Another nice Apple-at-its-best touch: in Control Center on iOS, you can long-press the volume control while wearing AirPods Pro to get a nice little three-way selector to choose between noise cancellation, off, and transparency. The selection indicator animates nicely, the sounds are delightful (although you can’t hear them in the movie linked above), and you can change the setting both by tapping another option or by dragging the selection indicator. It’s a simple little interaction done exquisitely well.
Force sensor actions:
By default, press-and-hold toggles between regular noise cancellation and transparency modes. That means, by default, the only way to invoke Siri is through the “Hey Siri” verbal command. But if you want to invoke Siri through a long-press, you can change that in the Bluetooth section of Settings on your iPhone or iPad. And, you can change it per-ear — so you can have your left AirPod Pro toggle transparency and the right one invoke Siri.

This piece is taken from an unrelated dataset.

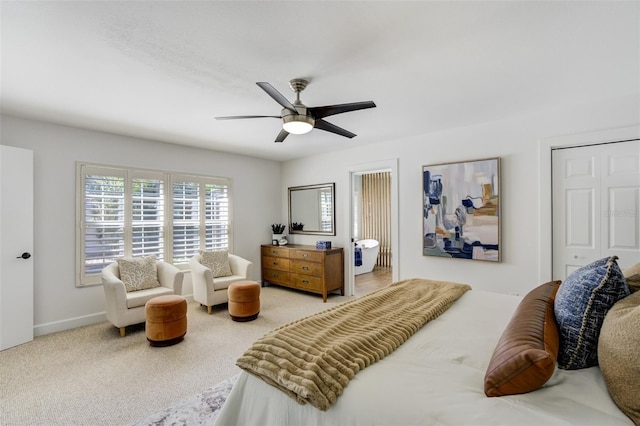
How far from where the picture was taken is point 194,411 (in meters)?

Also in the Bluetooth settings is the Ear Tip Fit Test. It’s very easy. Put the AirPods Pro in your ears, and start the test. It plays a song for about five seconds and decides whether you have a good fit with the current size tips. There’s nothing “smart” about the silicone tips themselves — the AirPods Pro don’t “know” which size tips you’re currently wearing. The Fit Test just tells you if the current ones in your ear are a good fit. For me, the default medium tips feel best and the Ear Tip Fit Test consistently agrees. For my son, the medium tips felt uncomfortable, and the Fit Test agreed they weren’t a good fit. For him, the small tips felt better and the Fit Test agreed. According to Apple, many people have differently-shaped ears and might need a different tip size for each ear, and if that’s the case the Fit Test will suggest it.
Swapping the tips is easy, but it takes a bit more pull than I expected to pop them off. Don’t be afraid — the tips seem rugged. And replacement tips from Apple will cost only $4 — truly cheap.
The AirPods Pro case is about 15% larger by volume than the regular AirPods case. That’s unfortunate, but it’s not noticeable in a regular pants pocket, and it still fits in the fifth pocket of a pair of Levi’s 501 jeans.
Battery life, so far, is exactly in line with Apple’s stated specs. My review unit started at 75% (both the buds and the case). After three straight hours of use, the buds were down to about 10%. So if three hours of use consumed two-thirds of the battery, a full charge should last about 4.5 hours — which is exactly Apple’s claim.
Comfort-wise, my ears felt fine after those three consecutive hours of use. It’s a very different feeling compared to regular AirPods, but I like it. I’ve never had a problem with regular AirPods falling out of my ears, but AirPods Pro feel way more secure. Without question, how they feel is subjective — so the good news is you can request a try-on in any Apple Store.